Indische Verhältnisse bei großem Andrang.
Die Gründerin von Kalakar Trust, auf dem Stuhl sitzend.
Hier sind sie, die Gäste an diesem Tag.
Glückliches Gewinner-"Team"
Wer sich etwas genauer für die
Arbeit unserer Organisation interessiert, kann einen Blick auf den „Annual
Report“ werfen, der im Internet unter http://kalakartrust.org/
abrufbar ist.
Joeys und meine Arbeit wird unter
der Rubrik „International Volunteers“ kurz wiedergegeben. Ein Satz hat mich aber doch schmunzeln lassen: “During
the outings the volunteers used English to discuss what could be seen on the
outings and how to interact with the people that they met during their outings.”
Nun, diese Aussage lasse ich einfach mal unkommentiert so stehen.
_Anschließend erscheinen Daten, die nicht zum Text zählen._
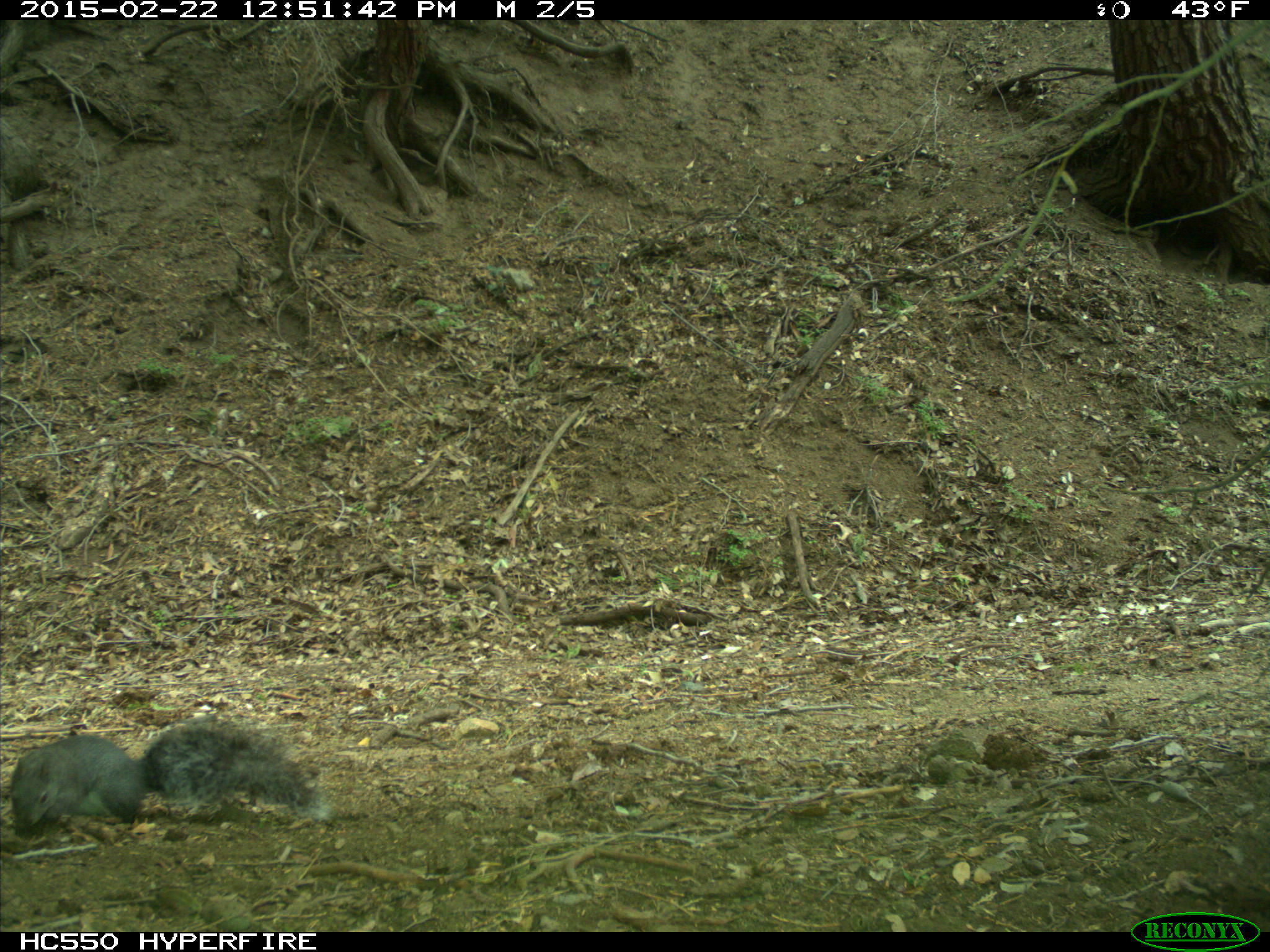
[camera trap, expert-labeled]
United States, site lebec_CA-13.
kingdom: Animalia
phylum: Chordata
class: Mammalia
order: Rodentia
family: Sciuridae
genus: Sciurus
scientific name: Sciurus carolinensis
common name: eastern gray squirrel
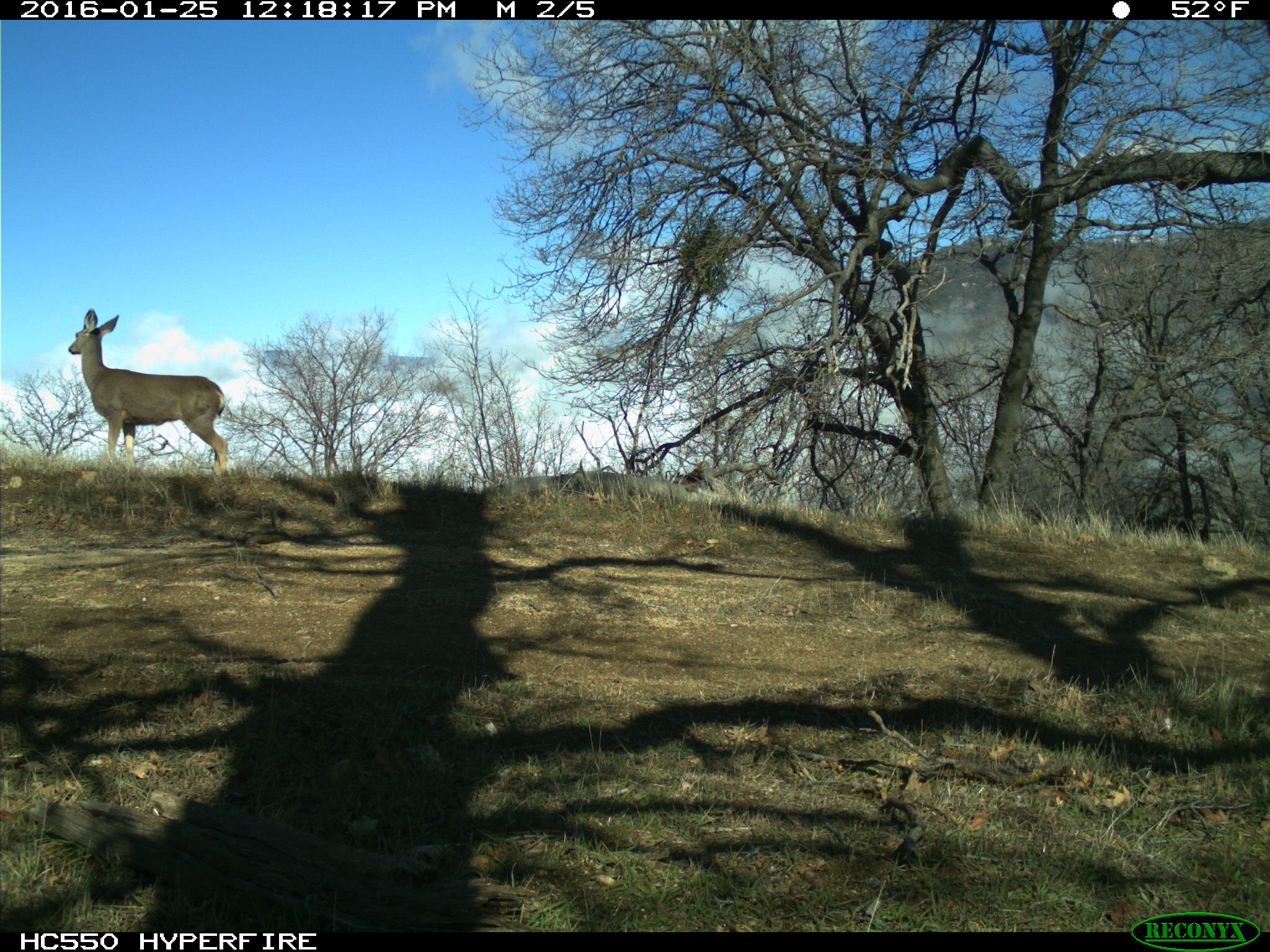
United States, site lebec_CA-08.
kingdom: Animalia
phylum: Chordata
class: Mammalia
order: Artiodactyla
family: Cervidae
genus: Odocoileus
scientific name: Odocoileus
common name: deer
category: unidentified deer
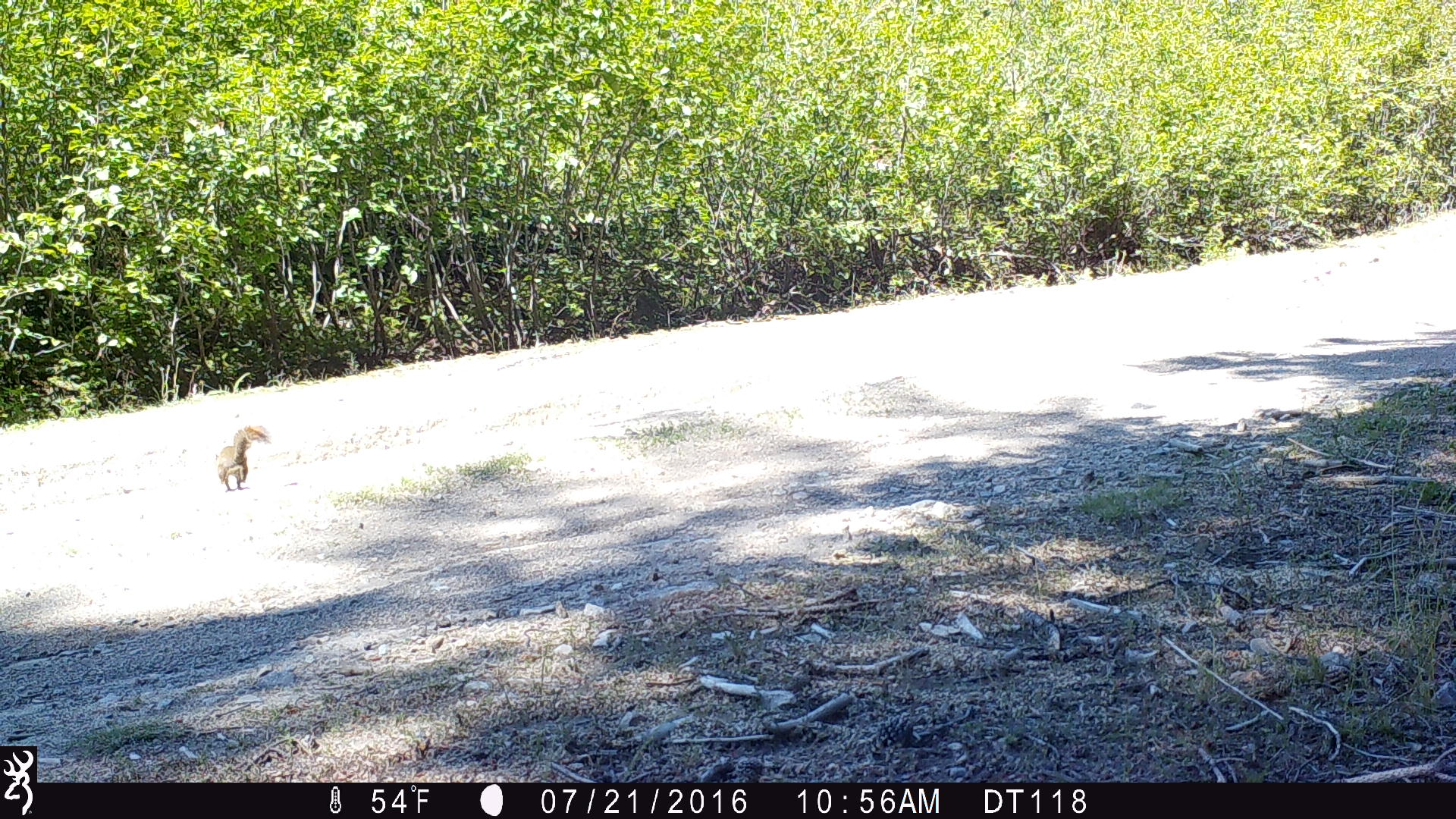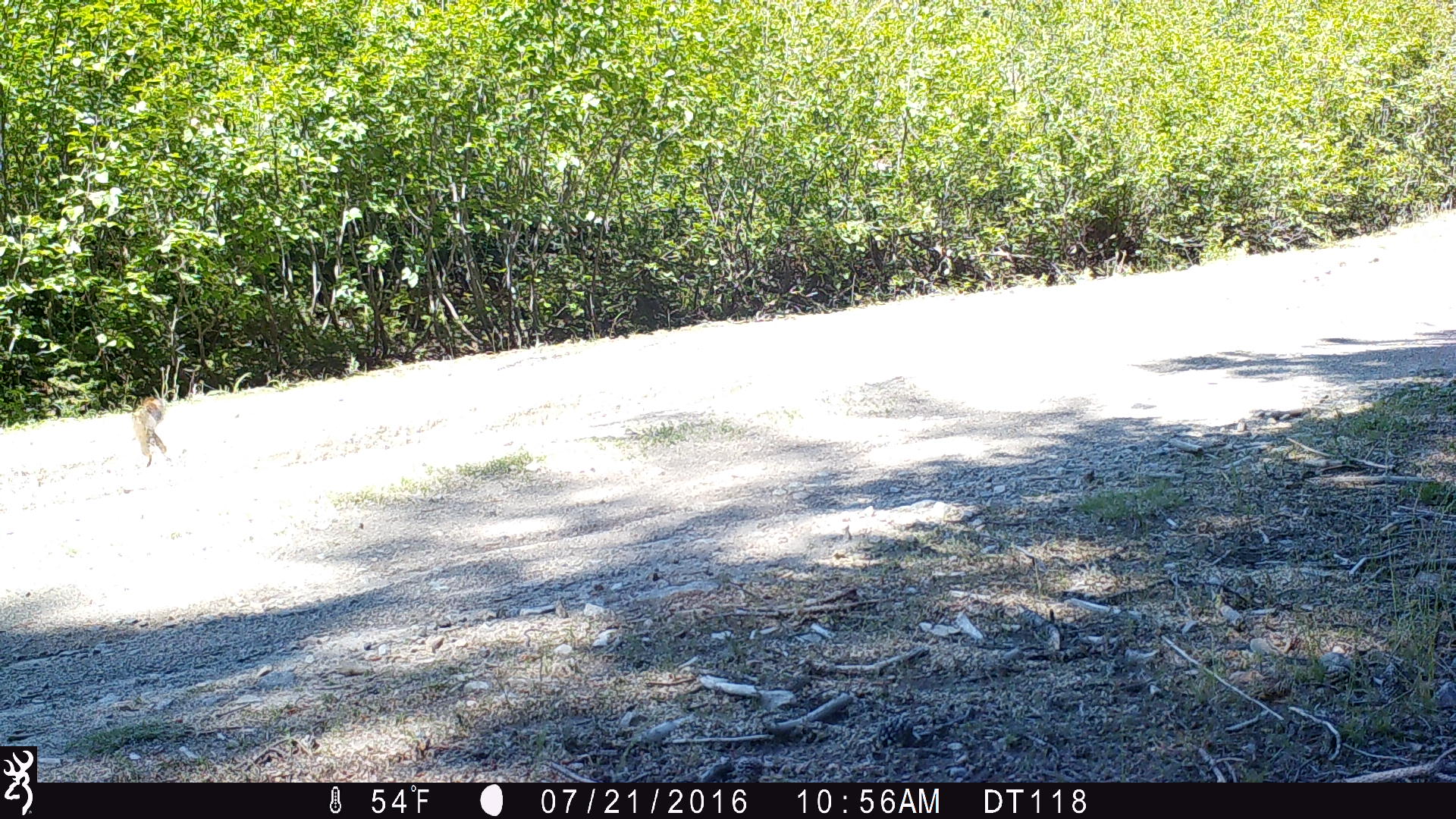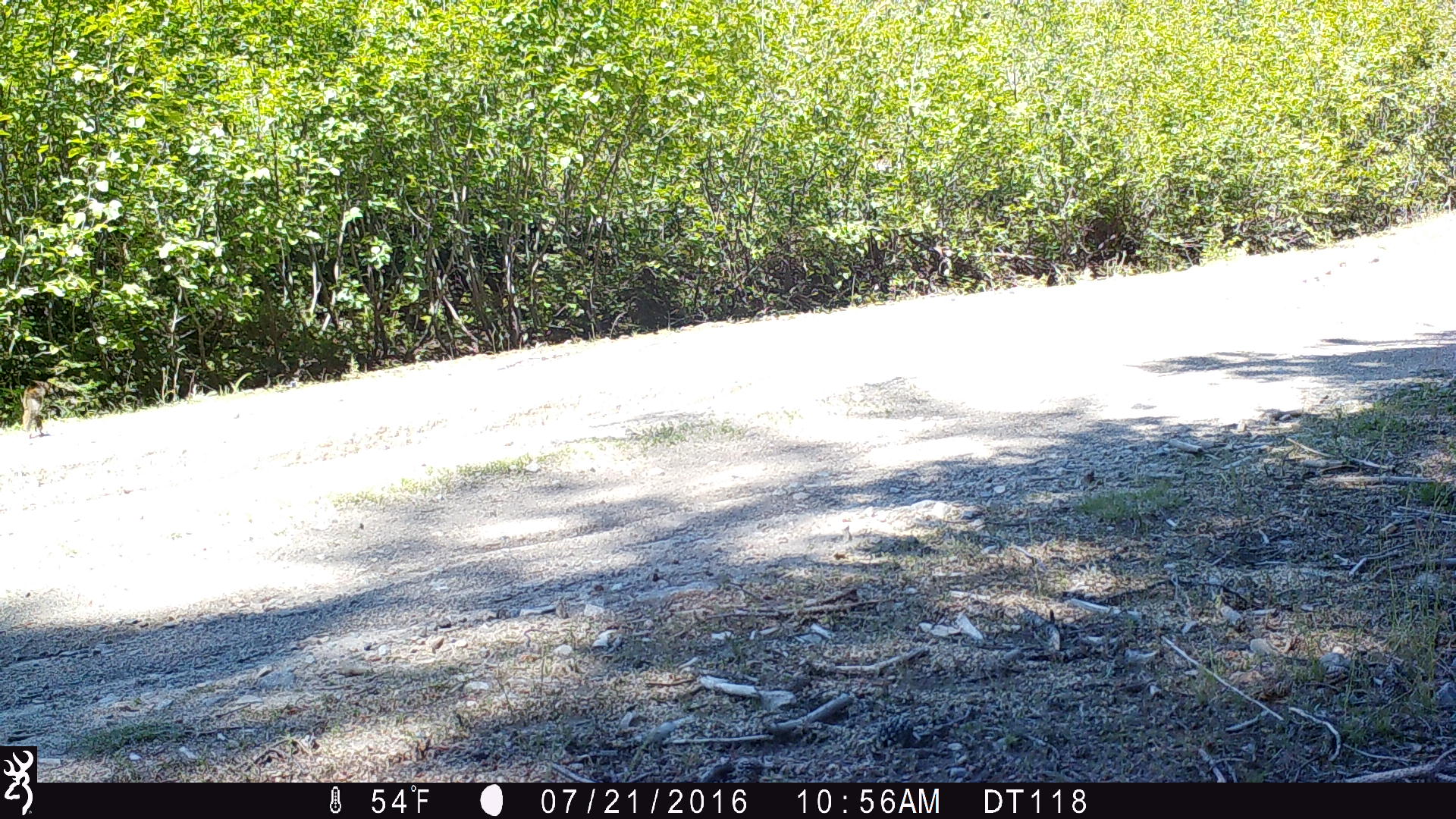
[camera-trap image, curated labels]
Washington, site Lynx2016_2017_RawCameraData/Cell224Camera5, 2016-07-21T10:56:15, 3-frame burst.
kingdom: Animalia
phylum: Chordata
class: Mammalia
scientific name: Mammalia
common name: small mammal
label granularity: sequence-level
Interessant finde ich auch die
beiden Case Studies, wobei sich die zweite mit dem Thema „Freiwillige“
beschäftigt. „Once the volunteers have learned to manage a
classroom in the Kalakar Vikas School, they can control any classroom anywhere
for sure.” Dieser Aussage stimme ich uneingeschränkt zu, bezweifle
aber doch stark, dass ich jemals einen Klassenraum in der Kalakar Vikas School „kontrollieren“
kann.
Wen interessiert, in was für
einem Englisch unsere Unterrichtsvorgaben oft verfasst sind, sollte auch einen
Blick in den Annex wagen.
Weil Kalakar Trust sich zur
Aufgabe gemacht hat, die Interessen traditioneller Künstler zu vertreten, gibt es
wie bereits beschrieben zweimal wöchentlich künstlerische Aktivitäten im Unterricht, die jeweils eine Stunde dauern. Im Moment
bastle ich wie die Kinder an einer Holzpuppe. Manchmal wird es mir allerdings
doch etwas zu anstrengend, weshalb ich dann lieber die Kamera auspacke.
Umgezogen sind wir am letzten
Wochenende schließlich doch schon. Mehr Infos und Fotos gibt es im nächsten
Eintrag, noch ist unsere Etage nicht
perfekt eingerichtet, aber ich bin dabei.